Iraq tops many polls as the most important issue of the day. But in ten years, Iraq will likely be almost as irrelevant to American politics as Monica Lewinsky and impeachment are today. For the timescale on which the LP needs to strategically plan, the antiwar issue will have even weaker legs than it had in 2004, when a perfect antiwar storm for the LP yielded only a few raindrops. Our party's strategy needs to be built on issues chosen for their

  • left/right balance,
  • multi-decade legs,
  • favorable longitudinal demographics (i.e. appeal to the young and/or parents),
  • differentiation from other parties -- or at least opportunity to be seen as the trend-setter, and
  • solubility by market- and freedom- oriented approaches endorsed by mainstream libertarian economists and think tanks.
These criteria point to issues like:
  • healthcare
  • retirement security (i.e. the S.S. pyramid scheme)
  • education
  • market-smart environmentalism
  • victimless crime
  • gay rights

The unified field theory that can promote freedom and progress in all these areas simultaneously is destatization through decentralization -- eliminating federal control of these issues so that the less-free states and localities have to eat the dust of (and respect the decisions of) the more-free states and localities. I'm only recently realizing how tragically important it is that the LP has what amounts to serious brain damage in this area. Radical federalism -- maximizing competition among polities according to what political principles they follow -- is the best hope for both libertarianism broadly and (paradoxically) anarchism in particular.

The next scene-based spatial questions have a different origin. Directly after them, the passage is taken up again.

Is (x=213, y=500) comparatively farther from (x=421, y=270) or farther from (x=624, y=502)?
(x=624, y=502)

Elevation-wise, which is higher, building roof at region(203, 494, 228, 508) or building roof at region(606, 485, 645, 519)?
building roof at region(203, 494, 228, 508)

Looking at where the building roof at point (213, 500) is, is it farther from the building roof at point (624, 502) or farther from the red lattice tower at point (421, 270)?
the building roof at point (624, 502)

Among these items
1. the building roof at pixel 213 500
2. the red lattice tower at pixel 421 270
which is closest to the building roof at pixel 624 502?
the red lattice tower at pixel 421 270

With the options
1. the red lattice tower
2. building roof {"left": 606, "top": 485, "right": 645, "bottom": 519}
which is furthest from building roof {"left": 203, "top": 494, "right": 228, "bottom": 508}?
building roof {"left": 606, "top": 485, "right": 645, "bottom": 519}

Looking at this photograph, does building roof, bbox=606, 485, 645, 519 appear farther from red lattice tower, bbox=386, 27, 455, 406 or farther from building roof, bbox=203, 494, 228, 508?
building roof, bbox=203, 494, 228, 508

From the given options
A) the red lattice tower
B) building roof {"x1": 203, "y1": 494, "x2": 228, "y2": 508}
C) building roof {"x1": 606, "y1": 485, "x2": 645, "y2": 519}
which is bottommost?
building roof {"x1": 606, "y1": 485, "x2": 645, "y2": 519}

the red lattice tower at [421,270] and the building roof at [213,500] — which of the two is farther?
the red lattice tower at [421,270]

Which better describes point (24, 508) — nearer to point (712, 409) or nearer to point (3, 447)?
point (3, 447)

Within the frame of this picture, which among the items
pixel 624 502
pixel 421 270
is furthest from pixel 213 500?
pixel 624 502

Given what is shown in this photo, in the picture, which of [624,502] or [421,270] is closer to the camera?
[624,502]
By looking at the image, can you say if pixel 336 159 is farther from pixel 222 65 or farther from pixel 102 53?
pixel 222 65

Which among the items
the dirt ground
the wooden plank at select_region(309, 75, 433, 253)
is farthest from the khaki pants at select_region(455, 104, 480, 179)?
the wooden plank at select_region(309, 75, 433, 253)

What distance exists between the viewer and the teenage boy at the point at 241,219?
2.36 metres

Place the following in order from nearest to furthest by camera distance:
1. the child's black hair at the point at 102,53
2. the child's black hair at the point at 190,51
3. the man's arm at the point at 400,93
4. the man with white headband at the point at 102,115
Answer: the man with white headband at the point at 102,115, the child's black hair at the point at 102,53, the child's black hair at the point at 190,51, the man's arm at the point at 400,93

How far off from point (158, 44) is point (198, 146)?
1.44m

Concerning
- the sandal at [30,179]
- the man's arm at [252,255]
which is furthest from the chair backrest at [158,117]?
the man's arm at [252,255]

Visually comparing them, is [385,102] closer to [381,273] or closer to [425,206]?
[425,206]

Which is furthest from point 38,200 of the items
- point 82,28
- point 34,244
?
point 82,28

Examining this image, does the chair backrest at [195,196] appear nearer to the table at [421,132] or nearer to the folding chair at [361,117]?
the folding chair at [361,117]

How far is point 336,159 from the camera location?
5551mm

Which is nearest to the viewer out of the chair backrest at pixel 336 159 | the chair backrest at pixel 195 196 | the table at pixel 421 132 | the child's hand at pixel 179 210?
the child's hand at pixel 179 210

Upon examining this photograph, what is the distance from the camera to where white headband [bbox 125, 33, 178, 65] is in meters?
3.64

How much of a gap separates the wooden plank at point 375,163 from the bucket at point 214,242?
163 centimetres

However, the LP has an anarchism-sized blind spot that makes it formally oblivious to the critical importance of the institutional design of government. The LP's anarchist minority has for over three decades ensured that the LP is utterly irrelevant to the great debate (can you say Public Choice Theory?) in America about the institutional design of government -- a debate in which the broader libertarian movement has played an influential role. Even though constitutionalism has been the central campaign theme of nearly every Libertarian presidential candidate, anarchist groupthink and inertia has ensured that the LP's official position has been that all the levels of government are indistinguishably evil.

This blind spot, this brain damage, this anarchism-shaped hole in the LP's cerebral cortex, has a name: the Dallas Accord. This was the LP's 1974 political-suicide pact in which the anarchists made the minarchists revoke the 1972 Platform's endorsement of the existence of the state, in exchange for the dubious concession that the Platform would not explicitly say that the state would be formally abolished once the LP had finished eliminating all the state's roles and tools. The Dallas Accord was unceremoniously repealed at the 2006 Portland convention, not so much through the infamous plank retention vote, but rather by someone slipping in this sentence: "Government exists to protect the rights of every individual including life, liberty and property." (I think the hero here was Mik Robertson, who was in charge of consolidating the old Crime and Victimless Crime planks. The sentence was never quoted on the 2006 PlatCom email list, and I have no record or memory of any of us on PlatCom or the Convention floor objecting.)

Tom Knapp in 2003 called for his fellow anarchists in the LP to trade in the 1974 Dallas Accord and, for the good of the party and the cause, make the LP "an open organization, not only representing, but welcoming, all people who want less government and more freedom." Let's finish that job in Denver.